As the University of Wyoming’s Enhanced Oil Recovery Institute report explains:
“This EO can have a major impact on Wyoming and other western states where a significant portion of oil and gas development and production comes from federal lands.”
Here are some of the key takeaways:
Sharp Drop in Western Energy Production and Investment
Among the most immediate effects of a permanent federal leasing or permitting moratorium would be decreased drilling and production. This would be seen relatively quickly in terms of drilling levels, which are predicted to drop by as much as 35 percent by 2030 (some 1,500-1,600 wells). For each well that is not drilled, states will lose out on revenues from permitting, sales taxes and other development expenses.
These lost revenues add up:
“Reduction in oil and gas drilling on federal lands would result in a $14 billion per year decrease in expenditures associated with drilling activity by 2030 in the six western states.” (emphasis added)
In Wyoming, drilling would decrease 28 percent by 2030, and 43 percent by 2050. This would be only part of a broader decrease in American production.
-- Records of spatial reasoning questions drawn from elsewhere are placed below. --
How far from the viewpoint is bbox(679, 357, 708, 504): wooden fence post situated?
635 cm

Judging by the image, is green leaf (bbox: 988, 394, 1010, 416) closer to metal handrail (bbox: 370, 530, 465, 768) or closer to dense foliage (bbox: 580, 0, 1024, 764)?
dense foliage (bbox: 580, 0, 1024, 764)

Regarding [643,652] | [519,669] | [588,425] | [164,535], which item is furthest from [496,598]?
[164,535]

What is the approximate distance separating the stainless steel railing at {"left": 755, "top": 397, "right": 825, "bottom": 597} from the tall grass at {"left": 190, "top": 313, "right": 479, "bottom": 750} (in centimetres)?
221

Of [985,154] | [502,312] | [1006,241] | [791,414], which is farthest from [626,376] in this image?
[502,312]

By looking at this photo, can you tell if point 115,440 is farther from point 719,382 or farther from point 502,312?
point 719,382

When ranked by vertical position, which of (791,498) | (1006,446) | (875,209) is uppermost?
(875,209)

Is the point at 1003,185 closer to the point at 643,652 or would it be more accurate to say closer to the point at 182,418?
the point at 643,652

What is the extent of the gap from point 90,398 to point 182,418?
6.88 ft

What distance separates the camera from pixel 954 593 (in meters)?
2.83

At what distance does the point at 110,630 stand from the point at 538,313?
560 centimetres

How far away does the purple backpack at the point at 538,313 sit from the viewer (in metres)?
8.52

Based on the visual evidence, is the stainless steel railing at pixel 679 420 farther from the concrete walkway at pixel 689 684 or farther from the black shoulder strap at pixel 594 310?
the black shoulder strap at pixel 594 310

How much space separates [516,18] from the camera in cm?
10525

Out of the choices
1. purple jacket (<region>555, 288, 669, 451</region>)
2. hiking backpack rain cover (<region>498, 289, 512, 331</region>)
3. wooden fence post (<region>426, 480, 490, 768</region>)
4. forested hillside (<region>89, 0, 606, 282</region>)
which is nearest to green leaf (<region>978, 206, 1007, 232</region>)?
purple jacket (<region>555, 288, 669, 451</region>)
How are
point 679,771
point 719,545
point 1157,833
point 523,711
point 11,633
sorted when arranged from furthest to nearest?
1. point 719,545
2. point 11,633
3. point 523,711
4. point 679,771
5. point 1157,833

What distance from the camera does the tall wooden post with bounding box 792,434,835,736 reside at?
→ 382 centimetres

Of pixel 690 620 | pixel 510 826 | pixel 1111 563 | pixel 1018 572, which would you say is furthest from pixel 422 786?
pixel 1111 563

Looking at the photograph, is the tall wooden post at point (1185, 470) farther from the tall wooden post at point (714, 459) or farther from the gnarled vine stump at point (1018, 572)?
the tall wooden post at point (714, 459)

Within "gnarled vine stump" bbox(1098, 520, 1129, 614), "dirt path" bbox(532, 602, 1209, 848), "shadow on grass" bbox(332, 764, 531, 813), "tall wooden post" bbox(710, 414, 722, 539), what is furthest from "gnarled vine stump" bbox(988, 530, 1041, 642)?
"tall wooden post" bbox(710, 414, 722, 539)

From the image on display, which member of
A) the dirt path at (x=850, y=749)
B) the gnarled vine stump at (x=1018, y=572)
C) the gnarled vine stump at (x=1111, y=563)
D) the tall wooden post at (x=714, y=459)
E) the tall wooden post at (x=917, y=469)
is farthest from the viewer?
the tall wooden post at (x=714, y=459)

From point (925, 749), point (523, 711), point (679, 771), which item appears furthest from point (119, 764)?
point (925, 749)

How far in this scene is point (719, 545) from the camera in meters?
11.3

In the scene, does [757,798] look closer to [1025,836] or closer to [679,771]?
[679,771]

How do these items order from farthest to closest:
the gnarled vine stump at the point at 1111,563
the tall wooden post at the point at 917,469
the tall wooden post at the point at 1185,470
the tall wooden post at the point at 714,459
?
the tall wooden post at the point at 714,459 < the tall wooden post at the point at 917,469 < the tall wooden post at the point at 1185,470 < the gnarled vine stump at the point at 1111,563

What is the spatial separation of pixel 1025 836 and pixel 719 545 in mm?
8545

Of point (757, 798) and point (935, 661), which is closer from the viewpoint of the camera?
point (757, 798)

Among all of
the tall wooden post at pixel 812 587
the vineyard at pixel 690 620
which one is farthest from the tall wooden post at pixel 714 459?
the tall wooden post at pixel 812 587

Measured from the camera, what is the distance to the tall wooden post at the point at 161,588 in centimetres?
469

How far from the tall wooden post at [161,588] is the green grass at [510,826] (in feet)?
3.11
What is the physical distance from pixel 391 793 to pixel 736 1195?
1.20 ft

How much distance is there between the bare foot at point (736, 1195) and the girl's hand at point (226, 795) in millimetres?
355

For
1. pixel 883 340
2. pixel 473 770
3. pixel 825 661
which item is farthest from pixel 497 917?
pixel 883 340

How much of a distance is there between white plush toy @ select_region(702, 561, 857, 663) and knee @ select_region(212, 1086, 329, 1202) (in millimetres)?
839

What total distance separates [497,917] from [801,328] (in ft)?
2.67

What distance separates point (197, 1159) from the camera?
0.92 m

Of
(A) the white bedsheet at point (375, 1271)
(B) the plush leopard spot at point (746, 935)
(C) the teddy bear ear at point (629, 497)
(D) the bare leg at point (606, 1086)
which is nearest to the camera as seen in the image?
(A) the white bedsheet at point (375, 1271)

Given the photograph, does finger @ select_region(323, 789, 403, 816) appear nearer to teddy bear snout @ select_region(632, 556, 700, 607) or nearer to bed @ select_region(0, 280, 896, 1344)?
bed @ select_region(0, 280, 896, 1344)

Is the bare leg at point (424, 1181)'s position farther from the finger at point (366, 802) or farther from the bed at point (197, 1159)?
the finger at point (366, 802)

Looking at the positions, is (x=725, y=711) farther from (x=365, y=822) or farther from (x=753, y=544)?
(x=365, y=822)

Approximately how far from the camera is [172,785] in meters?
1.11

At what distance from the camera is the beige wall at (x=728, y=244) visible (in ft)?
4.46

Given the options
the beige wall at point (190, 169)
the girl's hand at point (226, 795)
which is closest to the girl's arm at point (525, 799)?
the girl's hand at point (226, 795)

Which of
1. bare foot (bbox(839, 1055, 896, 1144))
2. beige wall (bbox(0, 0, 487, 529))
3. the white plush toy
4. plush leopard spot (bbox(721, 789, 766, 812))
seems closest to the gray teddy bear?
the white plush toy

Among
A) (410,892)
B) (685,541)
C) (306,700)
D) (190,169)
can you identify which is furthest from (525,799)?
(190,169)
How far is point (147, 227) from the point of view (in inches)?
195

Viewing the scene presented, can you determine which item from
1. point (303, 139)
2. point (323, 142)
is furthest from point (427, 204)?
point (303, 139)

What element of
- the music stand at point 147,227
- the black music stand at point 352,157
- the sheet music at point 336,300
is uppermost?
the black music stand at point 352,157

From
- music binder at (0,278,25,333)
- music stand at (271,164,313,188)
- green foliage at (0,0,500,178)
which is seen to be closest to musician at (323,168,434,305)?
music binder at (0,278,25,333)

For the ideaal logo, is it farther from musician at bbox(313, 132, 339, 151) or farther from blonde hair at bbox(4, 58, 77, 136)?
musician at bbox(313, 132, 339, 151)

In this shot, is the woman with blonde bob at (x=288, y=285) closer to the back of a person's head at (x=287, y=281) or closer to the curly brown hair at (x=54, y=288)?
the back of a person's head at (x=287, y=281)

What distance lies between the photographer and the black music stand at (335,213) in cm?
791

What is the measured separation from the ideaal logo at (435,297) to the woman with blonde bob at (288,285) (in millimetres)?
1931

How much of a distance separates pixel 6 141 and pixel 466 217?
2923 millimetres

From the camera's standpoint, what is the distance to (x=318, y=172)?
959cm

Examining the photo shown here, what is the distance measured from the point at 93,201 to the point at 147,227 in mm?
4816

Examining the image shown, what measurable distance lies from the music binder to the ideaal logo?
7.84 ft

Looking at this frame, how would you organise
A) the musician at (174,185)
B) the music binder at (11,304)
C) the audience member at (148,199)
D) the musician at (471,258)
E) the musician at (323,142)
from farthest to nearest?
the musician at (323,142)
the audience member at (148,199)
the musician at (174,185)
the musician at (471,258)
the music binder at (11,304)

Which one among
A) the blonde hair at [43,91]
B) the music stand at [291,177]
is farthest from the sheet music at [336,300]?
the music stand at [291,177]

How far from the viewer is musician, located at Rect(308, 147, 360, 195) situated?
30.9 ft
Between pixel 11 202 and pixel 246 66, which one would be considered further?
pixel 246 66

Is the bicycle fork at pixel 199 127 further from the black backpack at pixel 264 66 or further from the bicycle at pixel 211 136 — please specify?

The report predicted that:
“Without an increase in oil and/or gas prices, U.S. oil and gas production would decrease by 21 percent to 34 percent by 2030.”
All told, state revenues in the six states studied would decrease by more than $6 billion per year by 2030, effects that would be felt immediately under a federal leasing ban and more gradually under a permitting freeze.
Though a federal leasing ban would have severe negative impacts on American energy production, it would do little to reduce the country’s use of fossil fuels and in fact could increase overall emissions:
“Reducing domestic supplies, without reducing demand, would not reduce US emissions. In fact, negligible change or even an increase are likely to occur because oil and gas production on federal lands have relatively low GHG emissions compared to other sources likely to replace decreased production on federal lands.”
This is because American domestic production has lower associated emissions production than Saudi Arabia, Canada, Mexico, and Russia—the countries that made up 67 percent of 2019 American energy imports. If domestic production was reduced, energy imports from these countries would increase with noticeable negative impacts on emissions:
“If the supplies forgone from federal leases are supplemented from other sources in the U.S., the impact on GHG emissions is likely to be negligible. However, the most likely sources of supplemental imported oil impose a larger wells-to-wheels impact on GHG emissions compared to that foregone from the federal ban.”
GHG emissions from oil production are predicted to increase by the equivalent of 15 to 110 million metric tons of CO2 annually, depending on the country from which the oil was imported.
Previous studies have shown that banning fracking on federal lands would hurt western states’ economies, and this analysis further shows the lasting harm the president’s executive orders would have on Wyoming and other states in the west if the federal leasing ban continues long-term: lower taxes, lost jobs, and increased global emissions.